US AWS outage knocks thousands of websites offline

Including for users in Asia

US AWS outage knocks thousands of websites offline
Photo Credit: Screenshot

A major outage at cloud giant AWS in the us-east-1 region knocked hundreds of websites and apps offline for hours, including Perplexity, Canva, and Slack.

Can data centres fail? And why were so many services down even for users in Asia, thousands of miles away from Virginia? Understanding what happened requires looking beyond the data centre itself.

Engineered for resilience

We don't actually know what happened yet. What we do know is AWS is now on top of matters, and the situation is slowly normalising.

Could it have started from a data centre outage? Maybe, but it's worth noting that hyperscalers, including AWS, design their data centres to exceedingly high levels of uptime.

In 2016, I attended a presentation that outlined how obsessively AWS builds resilience into its data centres - modifying equipment firmware to prioritise uptime over the risk of equipment damage.

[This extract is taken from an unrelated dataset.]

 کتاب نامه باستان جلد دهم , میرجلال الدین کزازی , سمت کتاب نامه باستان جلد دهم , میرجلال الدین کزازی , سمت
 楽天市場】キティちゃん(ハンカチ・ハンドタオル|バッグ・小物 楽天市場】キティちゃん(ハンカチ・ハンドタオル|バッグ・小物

For what it's worth, the commercial switchgear in question costs over three quarters of a million dollars each. It's not something a normal data centre operator will do. I wrote about it on DCD here.

Interdependencies

But why were so many sites down? Surely the likes of Duolingo, Zoom, or Coinbase don't run all their systems in the us-east-1 region for Asia users?

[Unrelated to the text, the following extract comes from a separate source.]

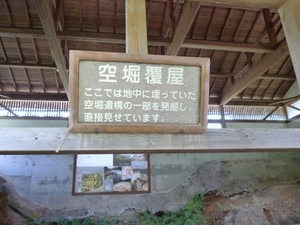 多賀城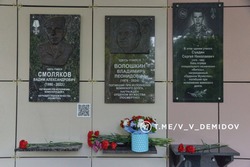 В Белгороде увековечили память погибшего в зоне СВО Владимира Волошкина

In one word: dependencies. While modern services are doubtlessly load balanced globally, the chances are high that they rely on core capabilities only available at one location.

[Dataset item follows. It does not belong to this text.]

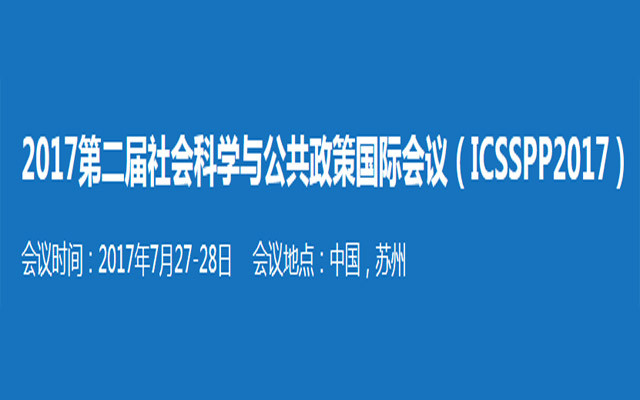 2017第二届社会科学与公共政策国际会议( ICSSPP 2017 )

One example is authentication, which uses very little resources and is easier to maintain at one cloud location. Another could be API calls to third-party providers. A food delivery app, for instance, could rely on API calls to mapping, traffic, and payment providers. These go down, and the service stalls too.

And because some of these API providers might in turn be reliant on another service that was impacted, what you have is a vast, invisible web of interdependencies.

Recovery headaches

Finally, recovery is more than simply flipping a toggle. First, an analysis must be done to identify the problem so that it could be fixed at source. Fixing the problem rarely brings immediate relief, however.

Often, the avalanche of queued requests could overwhelm services that would ordinarily have worked. This means everything must be carefully managed and monitored until full recovery, which is what is happening now.

Were you affected by the AWS outage?